[Records from a collection]
'''
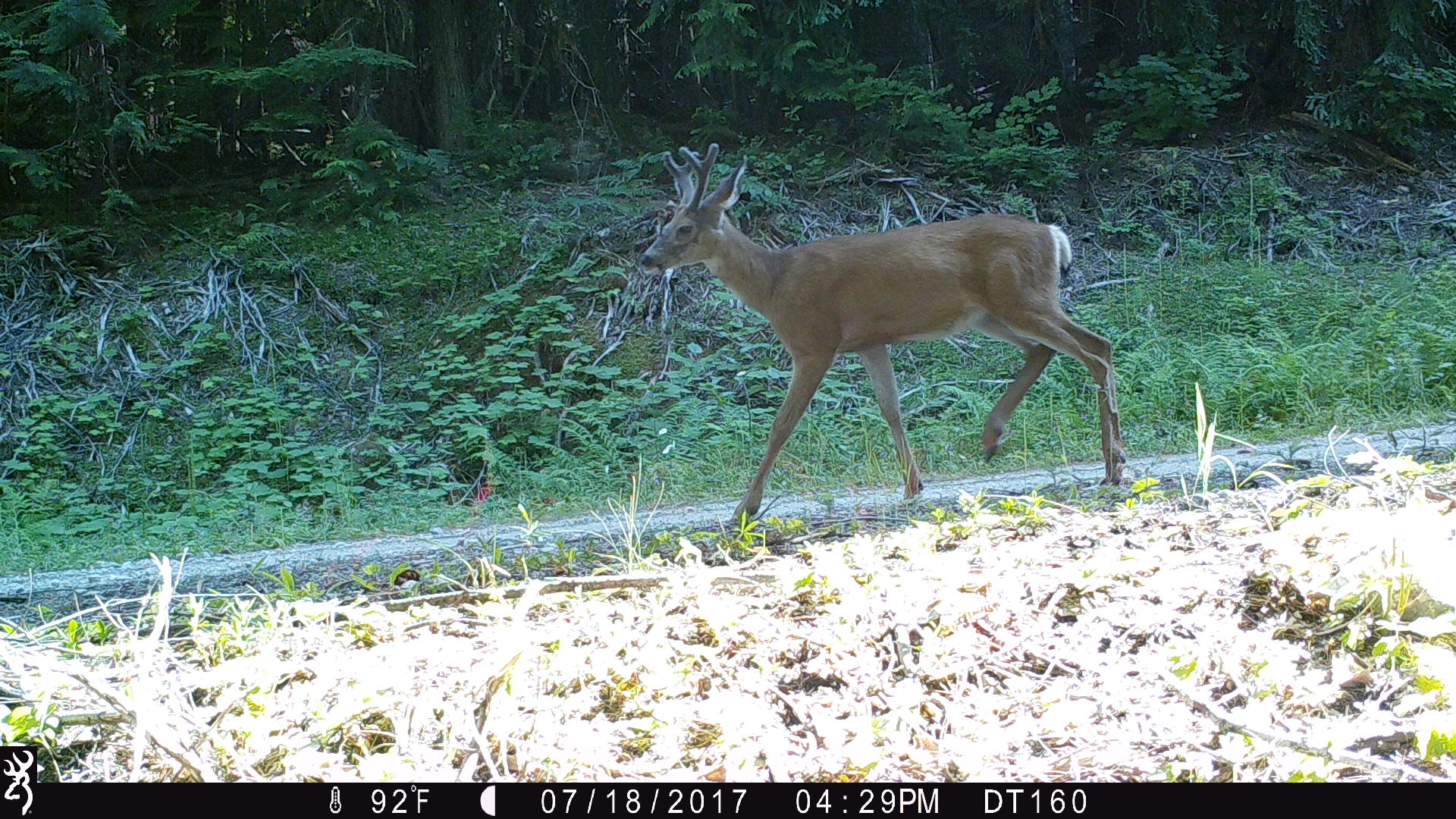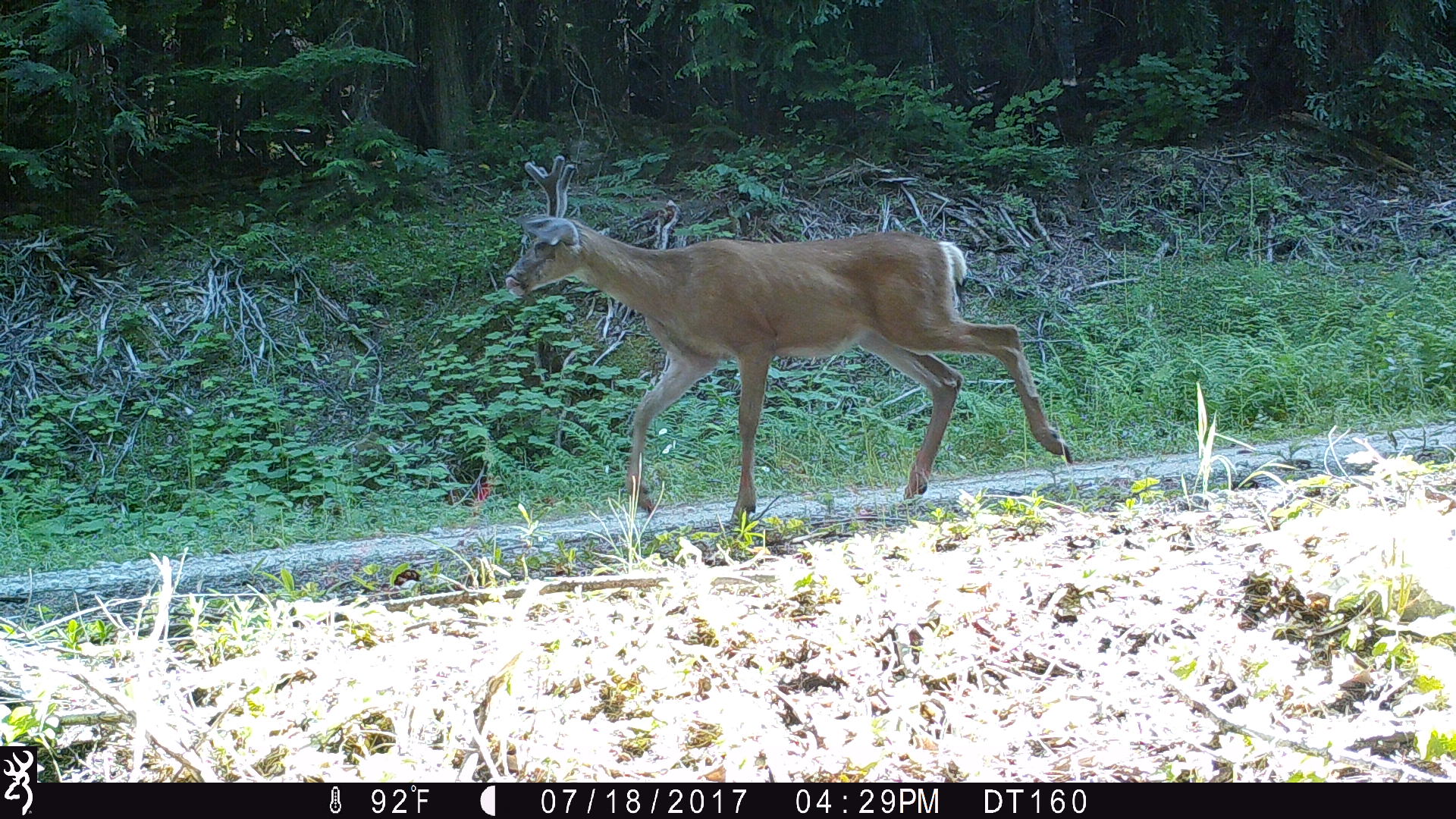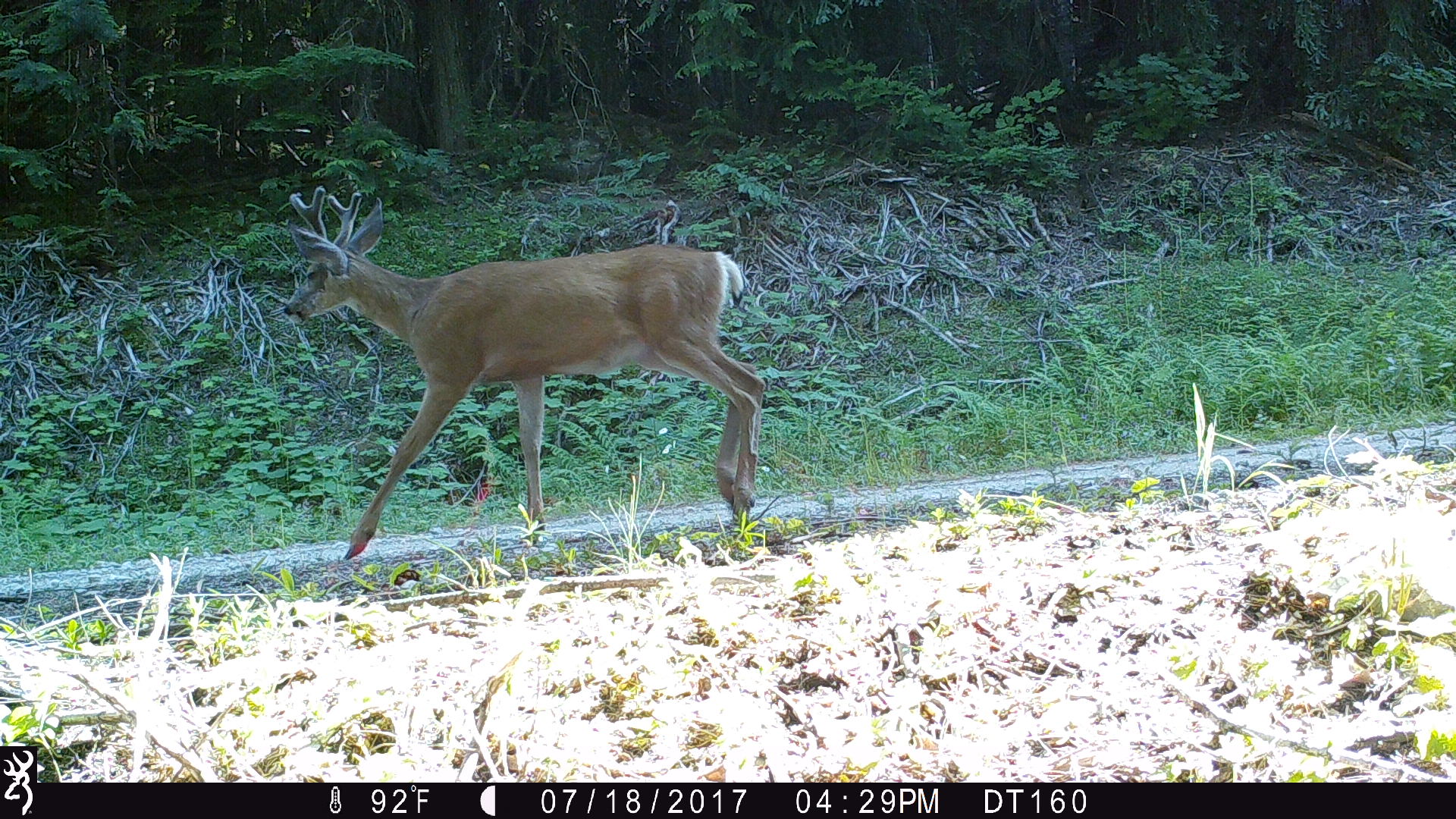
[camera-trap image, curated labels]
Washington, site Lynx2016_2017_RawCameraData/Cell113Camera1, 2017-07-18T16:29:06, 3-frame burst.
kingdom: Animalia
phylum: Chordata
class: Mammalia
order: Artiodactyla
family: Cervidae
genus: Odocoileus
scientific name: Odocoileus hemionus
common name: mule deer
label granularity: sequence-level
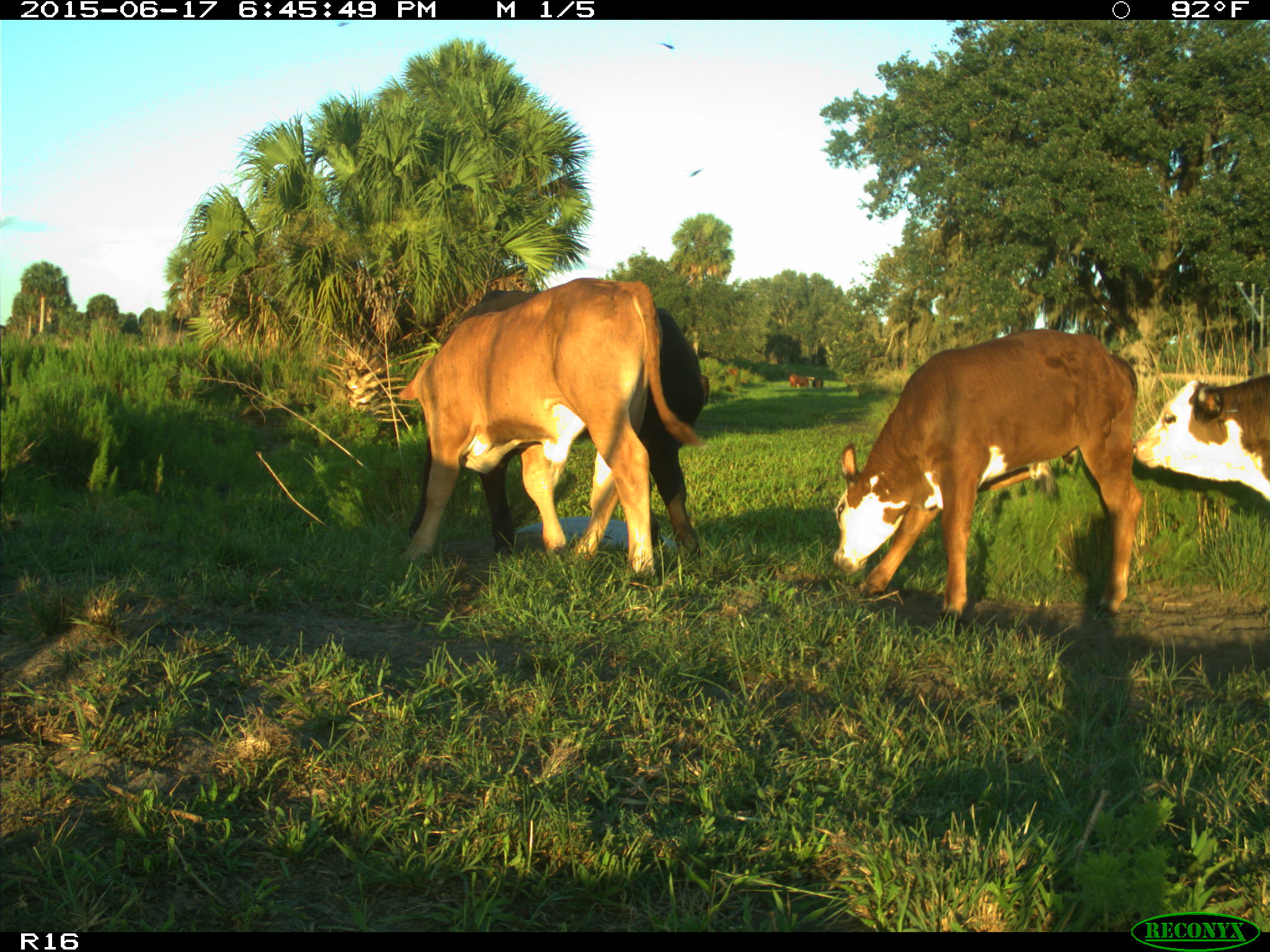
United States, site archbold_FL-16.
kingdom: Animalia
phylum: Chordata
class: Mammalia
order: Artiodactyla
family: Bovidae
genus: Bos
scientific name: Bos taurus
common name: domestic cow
'''
**PROBLEM TO SOLVE**
How many of the lines above contain the string "name"? Give the count alone.

**SOLUTION TO THIS TASK**
4